Here we can note (or re-solve with) the first consideration is as if the cost to use an alternative means is infinite (or more specifically is greater than the benefit).
Other cost benefit analysis can render different considerations as costs such as the liquidity which includes considerations on the size of the market cap of bitcoin and potential competitor mediums of exchange (ie if they must be exchanged for fiat).
On the Security of Other Chains
On this point we simply wish to axiomatically consider alt-coins as having intrinsically unviable cost-to-benefit if their market cap is significantly lower than bitcoin’s market cap.
This intrinsic unviability is true also for an alt-coin that has a significantly lower security budget (with respect to the benefit to an attacker attacking each chain).
Whether the above two observations hold true we want to suggest that an intrinsically unviable alt-coin option cannot contribute to bitcoin’s security budget dilemma.
On the Complexity of Avoiding Altruistic Security Payments
We can note there is no mechanism in place at the time to properly estimate the necessary security budget to defend versus a perpetual 51% attack nor is there a mechanism to determine which player(s) should contribute to what weight of the fees, if the “naturally determined” fees paid happen to otherwise fall short of securing the network.
In other words if the fee market doesn’t produce fees high enough thwart attack we consider the network to be lost in its current development state.
Who Might Be the Highest Paying Transactors?
Here we must consider those who would benefit (the most) from using bitcoin and what then they might be willing to pay to use it and what the implications of a fee market would set the fees at.
We also consider the most beneficial use-cases for transacting with bitcoin (where beneficial is the favorably weighted outcome of a cost-to-benefit observation).
If bitcoin suffers from a security dilemma in its current natural fee state it is destined to be secured, if to be secured at all, by at LEAST the highest value transactors and transactions of our global economy. Loosely put settlement between large institutions, corporations, governments etc.
Who are to be bitcoin’s Security Guarantors?

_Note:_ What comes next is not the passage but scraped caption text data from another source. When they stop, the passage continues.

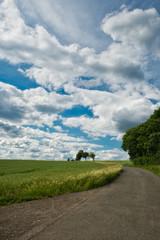 Krajobraz z polami w lecie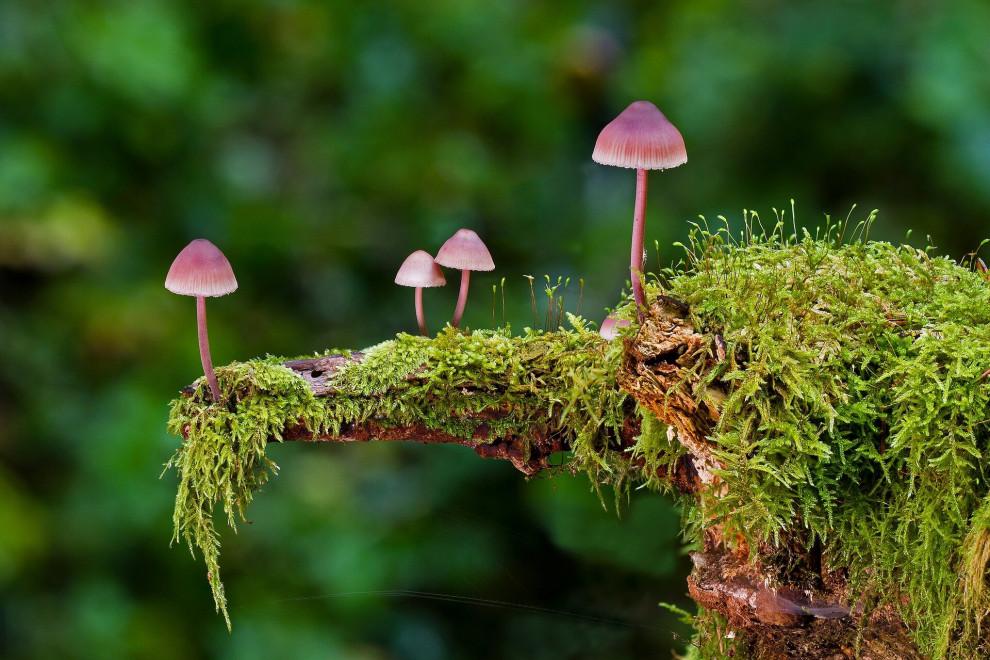 Diferencias hongo planta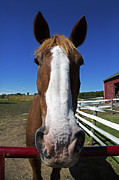 Belgian Draft Horse Photos - Belgian Draft Horse Up Close by Gerald Marella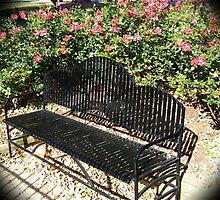 WeatherDon2.com Art 160 by dge357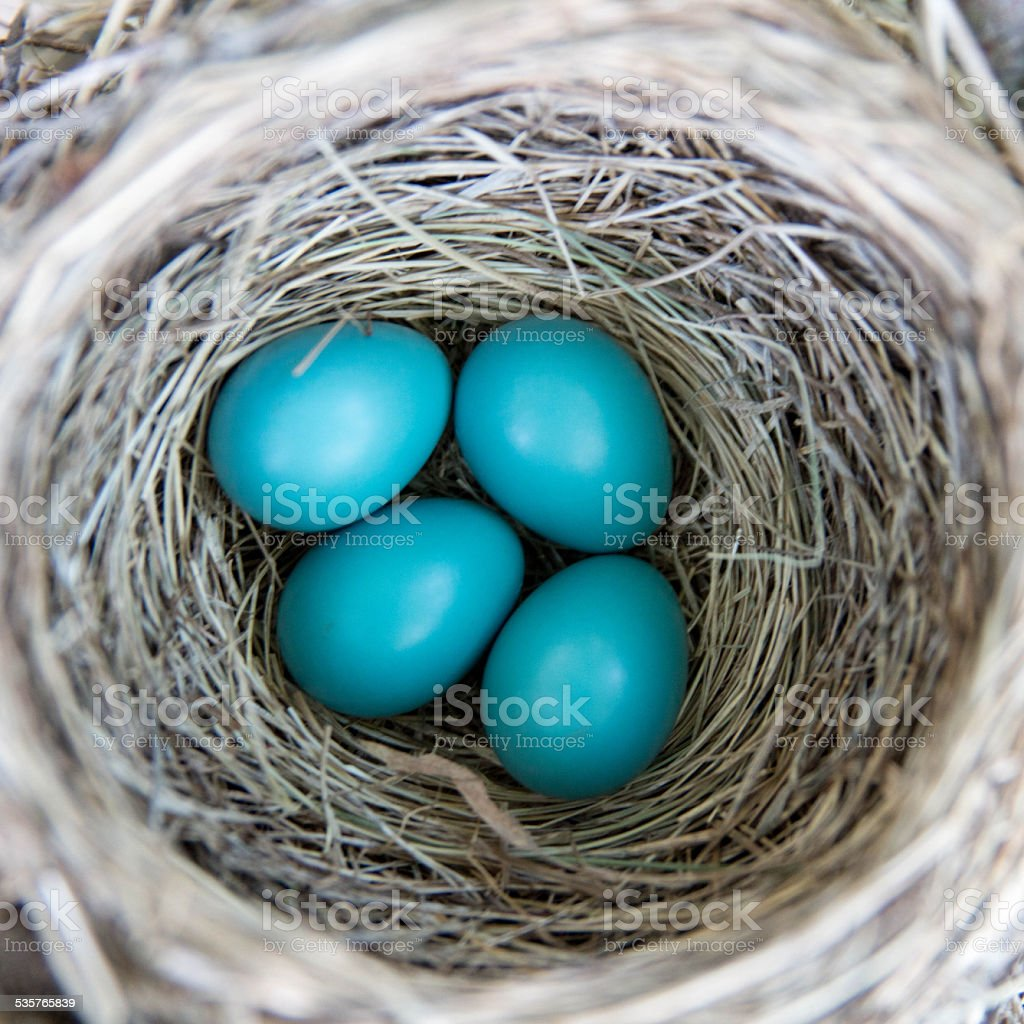 Robin's Eggs stock photo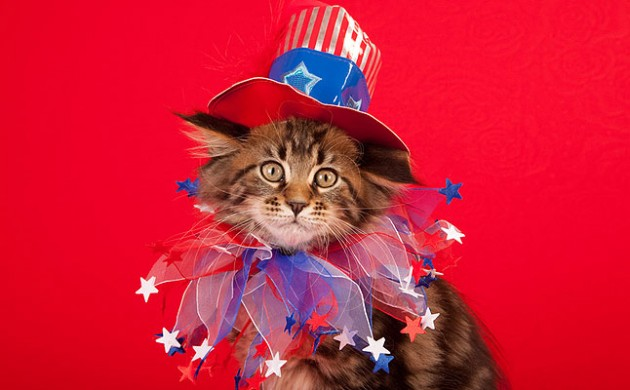 cat in a patriotic top hat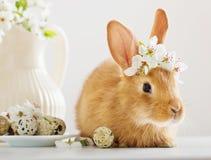 Rotes Kaninchen mit Ostereiern Stockfoto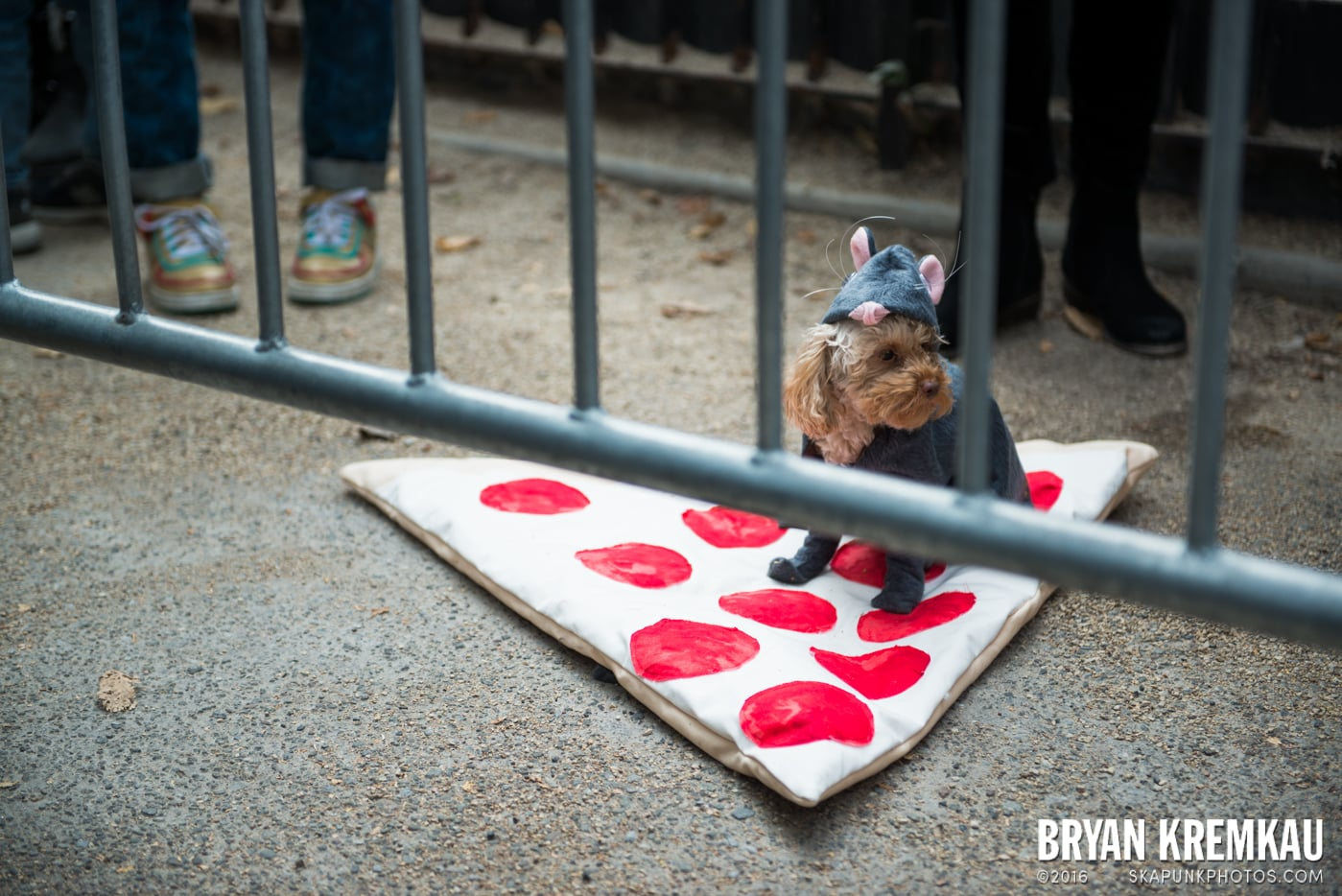 Tompkins Square Halloween Dog Parade 2015 @ Tompkins Square Park, NYC – 10.24.15 (59)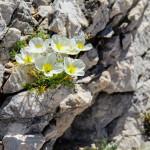 Kwiaty na wypalonej słońcem skale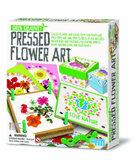 4M Green Creativity - Pressed Flower Art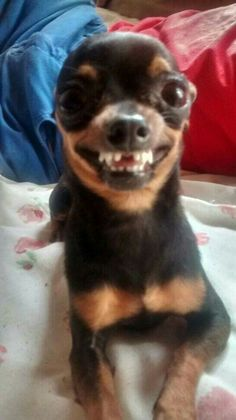 Gracioso Baby Animals Super Cute, Cute Baby Dogs, Cute Little Animals, Cute Puppies, Funny Animal Jokes, Funny Dog Memes, Cute Funny Animals, Cat Memes, Baby Animals Pictures
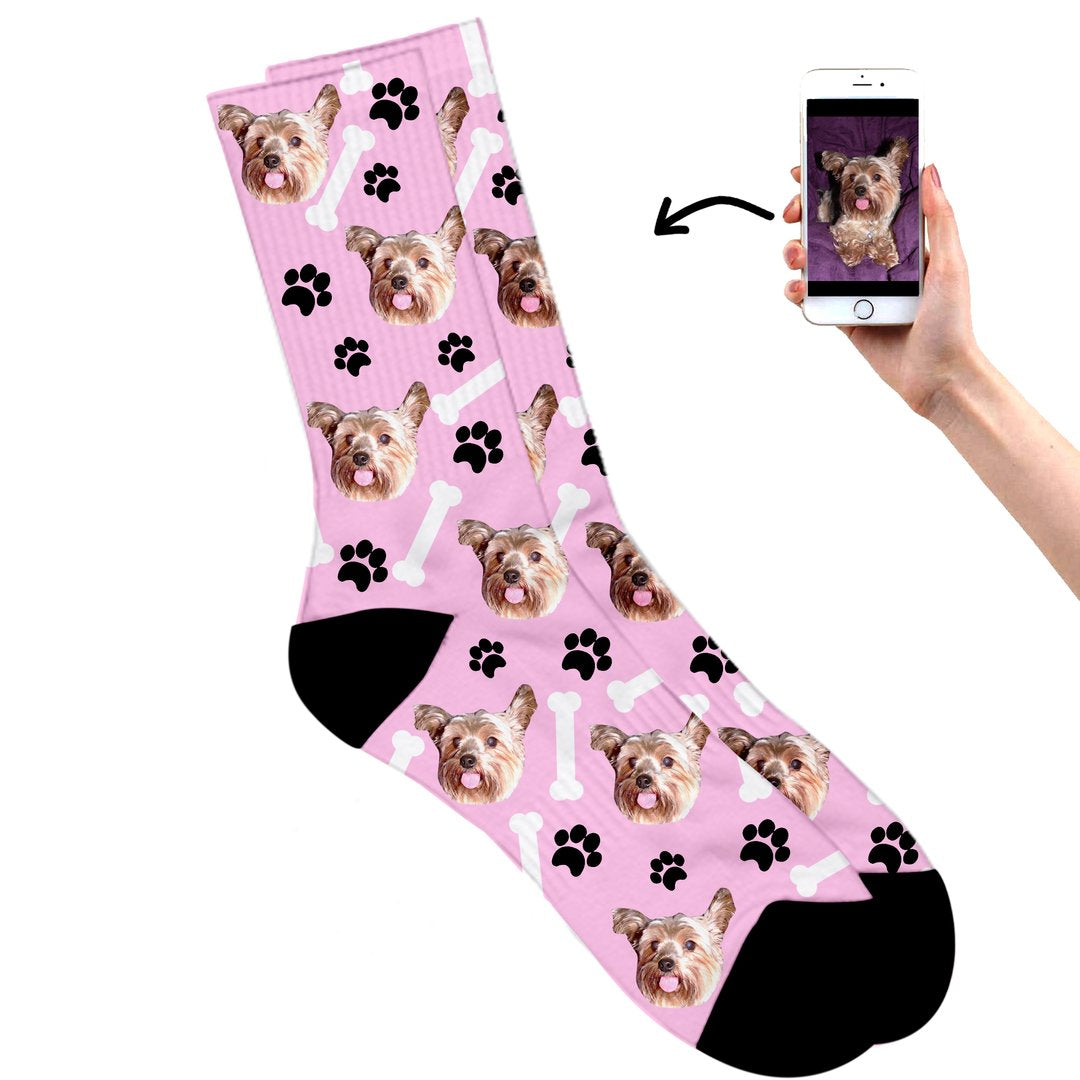 Dog on socks pink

Who is to gain the most from turning off bitcoin’s network and what/how much is to gain? Is this gain enough to outweigh the ‘natural’ cost to transact with bitcoin? Is there a willingness from the transactors pool to pay a cost higher than what their greatest adversary would gain from destroying the network? Could there be a coordination mechanism to fundraise (feeraise)do so?
The cost of the security budget then is set as a function of the benefit of the most suitable attacker (aka The Great Excluder). And must not be above the net benefit of transacting for the transactors.
The Great Includer
Could there then be a global coordination to pay a necessary security budget through taxes to enshrine and secure bitcoin as a public good?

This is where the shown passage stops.